* begin *

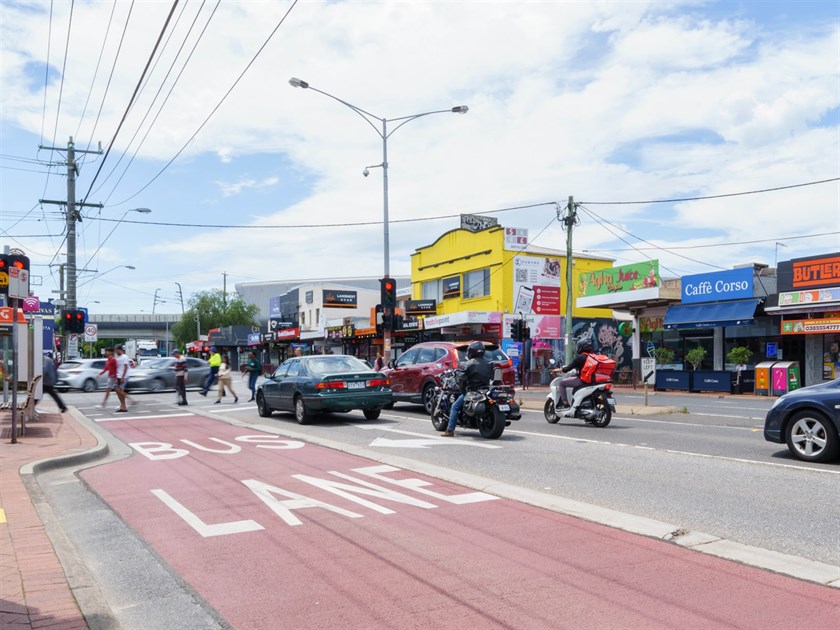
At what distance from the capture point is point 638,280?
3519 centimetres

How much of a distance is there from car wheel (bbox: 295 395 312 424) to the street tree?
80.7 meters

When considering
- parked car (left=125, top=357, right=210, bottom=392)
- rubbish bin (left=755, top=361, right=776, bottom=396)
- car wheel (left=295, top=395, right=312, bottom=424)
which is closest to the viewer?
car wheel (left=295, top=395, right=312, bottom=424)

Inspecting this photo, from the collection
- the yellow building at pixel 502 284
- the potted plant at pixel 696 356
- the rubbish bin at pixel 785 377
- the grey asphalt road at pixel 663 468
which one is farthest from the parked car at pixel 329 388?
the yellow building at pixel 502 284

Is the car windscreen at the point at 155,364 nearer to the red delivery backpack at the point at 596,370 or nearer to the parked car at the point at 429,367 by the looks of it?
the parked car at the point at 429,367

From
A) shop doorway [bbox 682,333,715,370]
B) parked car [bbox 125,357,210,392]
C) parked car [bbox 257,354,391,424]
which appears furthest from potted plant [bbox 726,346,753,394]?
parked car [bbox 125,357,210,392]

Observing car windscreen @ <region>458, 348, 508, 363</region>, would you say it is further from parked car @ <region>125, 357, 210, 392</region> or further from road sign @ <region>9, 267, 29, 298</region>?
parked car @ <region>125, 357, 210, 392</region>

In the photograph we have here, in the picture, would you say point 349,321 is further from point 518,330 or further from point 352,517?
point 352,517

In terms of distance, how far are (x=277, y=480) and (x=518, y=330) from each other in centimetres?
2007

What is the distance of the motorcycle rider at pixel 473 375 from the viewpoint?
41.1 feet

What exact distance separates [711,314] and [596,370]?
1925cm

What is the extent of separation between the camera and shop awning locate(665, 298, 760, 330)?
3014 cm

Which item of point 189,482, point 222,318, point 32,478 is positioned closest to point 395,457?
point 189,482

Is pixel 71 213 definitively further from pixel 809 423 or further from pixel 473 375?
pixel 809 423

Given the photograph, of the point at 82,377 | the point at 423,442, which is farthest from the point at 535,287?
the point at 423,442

* end *

Edit the items above so that every "rubbish bin" becomes "trash can", and leave all other wording unchanged. Leave the pictures out of your answer.

* **Full answer**
At what distance from the capture point is point 638,280?
3519 centimetres

How much of a distance is there from car wheel (bbox: 295 395 312 424) to the street tree?
80.7 meters

When considering
- parked car (left=125, top=357, right=210, bottom=392)
- trash can (left=755, top=361, right=776, bottom=396)
- car wheel (left=295, top=395, right=312, bottom=424)
which is closest to the viewer?
car wheel (left=295, top=395, right=312, bottom=424)

Inspecting this photo, from the collection
- the yellow building at pixel 502 284
- the potted plant at pixel 696 356
- the trash can at pixel 785 377
- the grey asphalt road at pixel 663 468
which one is farthest from the parked car at pixel 329 388?
the yellow building at pixel 502 284

Is the car windscreen at the point at 155,364 nearer to the red delivery backpack at the point at 596,370 or nearer to the parked car at the point at 429,367 by the looks of it?
the parked car at the point at 429,367

From
A) shop doorway [bbox 682,333,715,370]
B) parked car [bbox 125,357,210,392]
C) parked car [bbox 257,354,391,424]
which appears furthest from potted plant [bbox 726,346,753,394]?
parked car [bbox 125,357,210,392]

Observing car windscreen @ <region>458, 348, 508, 363</region>, would you say it is further from parked car @ <region>125, 357, 210, 392</region> or further from road sign @ <region>9, 267, 29, 298</region>?
parked car @ <region>125, 357, 210, 392</region>

In the photograph we have here, in the picture, would you say point 349,321 is further from point 518,330 or further from point 352,517?
point 352,517

In terms of distance, how far are (x=277, y=480) and (x=518, y=330) from each other in centimetres?
2007

What is the distance of the motorcycle rider at pixel 473 375 from the viewpoint?
41.1 feet

What exact distance separates [711,314] and [596,370]?
1925cm

What is the extent of separation between the camera and shop awning locate(665, 298, 760, 330)?
3014 cm

Which item of point 189,482, point 222,318, point 32,478 is positioned closest to point 395,457?
point 189,482

Is pixel 71 213 definitively further from pixel 809 423 or further from pixel 473 375?
pixel 809 423

Given the photograph, of the point at 82,377 | the point at 423,442, which is farthest from the point at 535,287?
the point at 423,442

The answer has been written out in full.